The announcement of the privatisation of Spotless by Pacific Equity Partners (PEP) for just over A$720million represents the largest Australasian PE-backed buyout of 2012 so far. PEP’s initial offer of A$2.63 per share in November 2011 was rejected, as was a subsequent bid of $2.68 a share which took the company value to A$711million. A final offer of A$2.71 per share, A$0.30 above the market price, was accepted by Spotless at the end of April 2012.  

Australasian buyout activity has fluctuated, especially since the economic downturn. The aggregate value of buyout deals reached its peak in the last quarter of 2006, when it hit $4.9billion. This value fell sharply, as it did in other continents, with the onset of the global financial crisis. A trough in aggregate value of deals was reached in Q3 2009; only four deals were completed in the region, the aggregate value of which was negligible in comparison to the peak in Q4 2006. Since then there have been two secondary peaks in buyout activity, Q2 2010 and Q1 2011, when aggregate value reached $2.4bn and $3.2bn respectively. However, in each of the subsequent quarters the aggregate value of PE-backed buyouts has once again fallen close to the post-Lehman low.

There has been less volatility in Australasian buyouts in terms of numbers, and there has been an average of 13 deals completed per quarter between Q1 2006 to Q1 2012. The most notable fluctuations from this mid-point are during the post-Lehman trough and the buyout boom-era between 2006 to early 2007.

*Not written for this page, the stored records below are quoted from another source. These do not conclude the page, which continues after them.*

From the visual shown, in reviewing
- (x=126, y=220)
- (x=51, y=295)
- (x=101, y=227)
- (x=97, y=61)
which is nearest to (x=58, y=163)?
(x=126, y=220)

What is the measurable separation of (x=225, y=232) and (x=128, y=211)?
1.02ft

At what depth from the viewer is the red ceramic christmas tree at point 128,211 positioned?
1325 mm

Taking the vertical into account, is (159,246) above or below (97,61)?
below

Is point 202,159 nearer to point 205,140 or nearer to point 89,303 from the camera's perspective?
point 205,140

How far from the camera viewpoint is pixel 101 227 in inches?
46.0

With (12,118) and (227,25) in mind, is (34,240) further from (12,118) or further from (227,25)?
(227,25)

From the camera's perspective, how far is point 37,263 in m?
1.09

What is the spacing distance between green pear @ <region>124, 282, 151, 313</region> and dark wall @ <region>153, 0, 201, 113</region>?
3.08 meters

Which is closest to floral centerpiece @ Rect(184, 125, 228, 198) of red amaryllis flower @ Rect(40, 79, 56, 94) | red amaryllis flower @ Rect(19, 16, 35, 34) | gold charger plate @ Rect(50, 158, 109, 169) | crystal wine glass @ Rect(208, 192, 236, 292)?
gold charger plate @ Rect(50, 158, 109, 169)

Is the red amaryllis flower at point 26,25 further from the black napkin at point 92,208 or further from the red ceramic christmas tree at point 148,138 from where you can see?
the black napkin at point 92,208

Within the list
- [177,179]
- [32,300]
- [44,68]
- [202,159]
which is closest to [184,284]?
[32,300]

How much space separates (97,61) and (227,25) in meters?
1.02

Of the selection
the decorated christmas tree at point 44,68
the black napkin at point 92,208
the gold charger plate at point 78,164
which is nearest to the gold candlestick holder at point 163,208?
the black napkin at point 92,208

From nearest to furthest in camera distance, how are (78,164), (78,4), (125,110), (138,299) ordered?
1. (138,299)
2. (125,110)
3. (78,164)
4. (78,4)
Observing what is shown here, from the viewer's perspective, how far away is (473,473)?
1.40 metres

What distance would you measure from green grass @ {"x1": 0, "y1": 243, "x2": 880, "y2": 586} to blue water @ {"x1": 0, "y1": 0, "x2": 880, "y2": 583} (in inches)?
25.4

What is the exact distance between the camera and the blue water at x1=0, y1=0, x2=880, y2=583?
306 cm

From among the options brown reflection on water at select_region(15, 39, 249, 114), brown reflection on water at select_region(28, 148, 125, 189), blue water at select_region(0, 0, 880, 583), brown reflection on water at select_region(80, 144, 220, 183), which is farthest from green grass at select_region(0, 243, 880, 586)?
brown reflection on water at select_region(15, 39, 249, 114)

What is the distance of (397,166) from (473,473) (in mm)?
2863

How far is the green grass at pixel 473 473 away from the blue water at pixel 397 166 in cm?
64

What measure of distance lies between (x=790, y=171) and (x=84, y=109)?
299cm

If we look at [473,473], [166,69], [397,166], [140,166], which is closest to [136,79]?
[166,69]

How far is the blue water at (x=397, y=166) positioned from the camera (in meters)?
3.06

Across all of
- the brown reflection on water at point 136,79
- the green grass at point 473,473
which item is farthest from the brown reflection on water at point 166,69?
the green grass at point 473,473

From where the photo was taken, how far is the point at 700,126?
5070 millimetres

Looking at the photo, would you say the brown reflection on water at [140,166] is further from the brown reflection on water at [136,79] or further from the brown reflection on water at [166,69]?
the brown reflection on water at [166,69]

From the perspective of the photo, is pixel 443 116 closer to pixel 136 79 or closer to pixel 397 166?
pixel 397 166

Almost half way through Q2 2012, the aggregate value of Australasian buyout deals has already shown signs of recovery and has increased from the previous quarter, although this is largely attributed to the announcement of the recent privatisation of Spotless. Despite this, the continent may be a compelling investment area for those investing in developed countries, especially as the outlook is less favourable in other developed regions, notably the eurozone.